• _Entries shown_
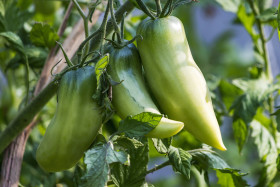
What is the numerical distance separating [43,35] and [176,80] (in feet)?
1.33

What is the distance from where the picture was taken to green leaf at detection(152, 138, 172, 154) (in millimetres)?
648

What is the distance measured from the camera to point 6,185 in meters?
0.80

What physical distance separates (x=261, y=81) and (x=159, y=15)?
438mm

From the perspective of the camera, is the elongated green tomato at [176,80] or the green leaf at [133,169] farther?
the green leaf at [133,169]

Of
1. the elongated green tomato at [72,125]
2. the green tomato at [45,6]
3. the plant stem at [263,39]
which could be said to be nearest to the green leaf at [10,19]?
the green tomato at [45,6]

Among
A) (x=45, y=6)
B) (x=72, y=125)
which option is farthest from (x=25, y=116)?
(x=45, y=6)

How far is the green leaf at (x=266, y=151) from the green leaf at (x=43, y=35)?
0.41m

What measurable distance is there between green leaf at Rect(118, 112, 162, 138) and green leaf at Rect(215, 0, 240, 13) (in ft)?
1.62

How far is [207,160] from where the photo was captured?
724 mm

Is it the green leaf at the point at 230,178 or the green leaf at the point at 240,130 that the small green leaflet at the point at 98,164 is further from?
the green leaf at the point at 240,130

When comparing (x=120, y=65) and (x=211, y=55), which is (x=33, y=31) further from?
(x=211, y=55)

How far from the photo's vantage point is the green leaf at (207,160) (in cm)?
72

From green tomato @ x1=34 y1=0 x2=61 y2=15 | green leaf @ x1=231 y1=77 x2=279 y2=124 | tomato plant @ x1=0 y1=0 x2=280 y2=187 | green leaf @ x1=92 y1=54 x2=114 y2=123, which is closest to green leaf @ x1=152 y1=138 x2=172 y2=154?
tomato plant @ x1=0 y1=0 x2=280 y2=187

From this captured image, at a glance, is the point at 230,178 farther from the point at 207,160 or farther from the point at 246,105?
the point at 246,105
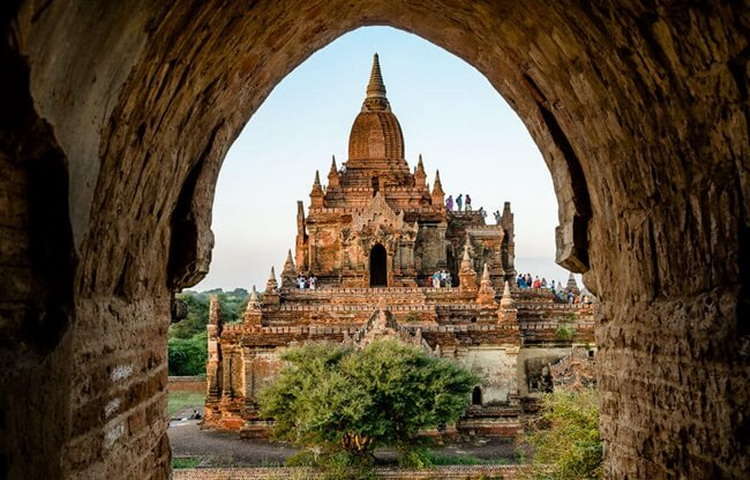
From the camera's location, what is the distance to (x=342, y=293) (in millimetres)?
30344

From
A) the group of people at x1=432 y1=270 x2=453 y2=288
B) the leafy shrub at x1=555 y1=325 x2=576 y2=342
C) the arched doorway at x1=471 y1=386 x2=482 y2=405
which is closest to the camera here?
the arched doorway at x1=471 y1=386 x2=482 y2=405

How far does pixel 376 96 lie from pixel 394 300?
645 inches

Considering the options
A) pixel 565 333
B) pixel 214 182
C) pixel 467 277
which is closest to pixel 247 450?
pixel 565 333

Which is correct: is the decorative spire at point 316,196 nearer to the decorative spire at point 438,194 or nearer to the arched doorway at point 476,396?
the decorative spire at point 438,194

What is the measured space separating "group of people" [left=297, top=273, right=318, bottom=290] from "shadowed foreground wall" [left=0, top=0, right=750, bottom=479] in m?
28.5

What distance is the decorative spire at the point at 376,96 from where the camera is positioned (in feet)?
139

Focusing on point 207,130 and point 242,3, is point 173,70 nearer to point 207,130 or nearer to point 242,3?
point 242,3

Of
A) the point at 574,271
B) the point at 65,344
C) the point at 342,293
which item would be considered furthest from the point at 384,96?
the point at 65,344

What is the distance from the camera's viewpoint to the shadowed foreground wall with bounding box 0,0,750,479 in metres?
3.48

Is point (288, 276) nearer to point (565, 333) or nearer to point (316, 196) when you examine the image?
point (316, 196)

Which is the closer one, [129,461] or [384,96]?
[129,461]

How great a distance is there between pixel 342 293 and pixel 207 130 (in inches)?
965

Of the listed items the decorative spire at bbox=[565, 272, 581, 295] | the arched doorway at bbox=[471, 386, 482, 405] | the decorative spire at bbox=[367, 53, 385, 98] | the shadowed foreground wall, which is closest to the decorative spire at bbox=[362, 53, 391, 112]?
the decorative spire at bbox=[367, 53, 385, 98]

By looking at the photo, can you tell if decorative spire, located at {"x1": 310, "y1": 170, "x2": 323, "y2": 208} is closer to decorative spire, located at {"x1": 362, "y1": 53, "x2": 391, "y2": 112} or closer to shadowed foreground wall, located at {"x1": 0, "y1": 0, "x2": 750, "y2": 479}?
decorative spire, located at {"x1": 362, "y1": 53, "x2": 391, "y2": 112}
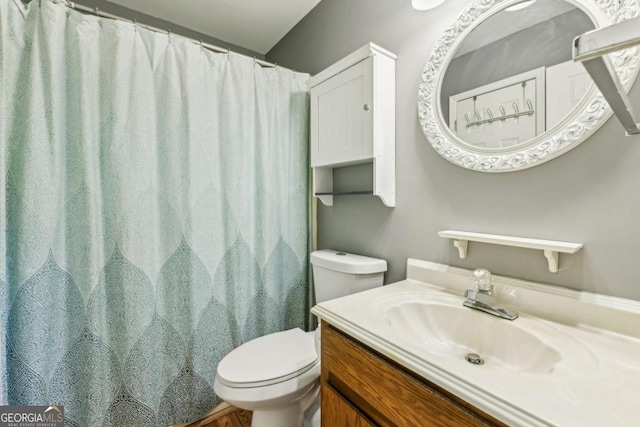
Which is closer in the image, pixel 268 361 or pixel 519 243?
pixel 519 243

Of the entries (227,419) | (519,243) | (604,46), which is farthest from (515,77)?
(227,419)

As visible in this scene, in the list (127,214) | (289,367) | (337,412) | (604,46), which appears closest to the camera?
(604,46)

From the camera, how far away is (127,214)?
119 centimetres

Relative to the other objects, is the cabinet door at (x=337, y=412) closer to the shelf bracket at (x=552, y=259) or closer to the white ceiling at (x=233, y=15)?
the shelf bracket at (x=552, y=259)

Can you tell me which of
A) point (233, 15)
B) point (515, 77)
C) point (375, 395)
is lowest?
point (375, 395)

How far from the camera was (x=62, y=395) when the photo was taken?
109cm

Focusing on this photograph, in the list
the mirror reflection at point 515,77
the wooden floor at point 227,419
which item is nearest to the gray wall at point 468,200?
the mirror reflection at point 515,77

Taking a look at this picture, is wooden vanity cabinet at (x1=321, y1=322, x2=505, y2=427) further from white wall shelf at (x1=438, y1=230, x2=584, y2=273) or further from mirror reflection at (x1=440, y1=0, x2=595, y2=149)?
mirror reflection at (x1=440, y1=0, x2=595, y2=149)

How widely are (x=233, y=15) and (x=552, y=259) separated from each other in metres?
2.18

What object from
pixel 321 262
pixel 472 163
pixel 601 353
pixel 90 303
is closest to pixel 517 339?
pixel 601 353

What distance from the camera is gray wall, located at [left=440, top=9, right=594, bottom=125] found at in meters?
0.78

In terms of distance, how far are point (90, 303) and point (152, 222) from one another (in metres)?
0.40

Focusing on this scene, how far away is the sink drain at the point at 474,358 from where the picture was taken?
777 mm

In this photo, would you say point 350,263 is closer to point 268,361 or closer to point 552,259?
point 268,361
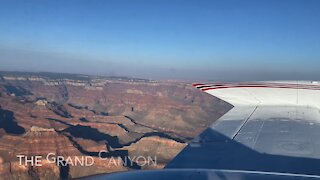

• _Description of the task_
Please identify every line of the records that contains the word "measured" and copy each such line. Case counts.

• _Solution_
What is the distance measured from the camera to point 6,185 in meters?
What is the measured space separating "group of people" [left=297, top=273, right=318, bottom=290] from "shadowed foreground wall" [left=0, top=0, right=750, bottom=479] in m?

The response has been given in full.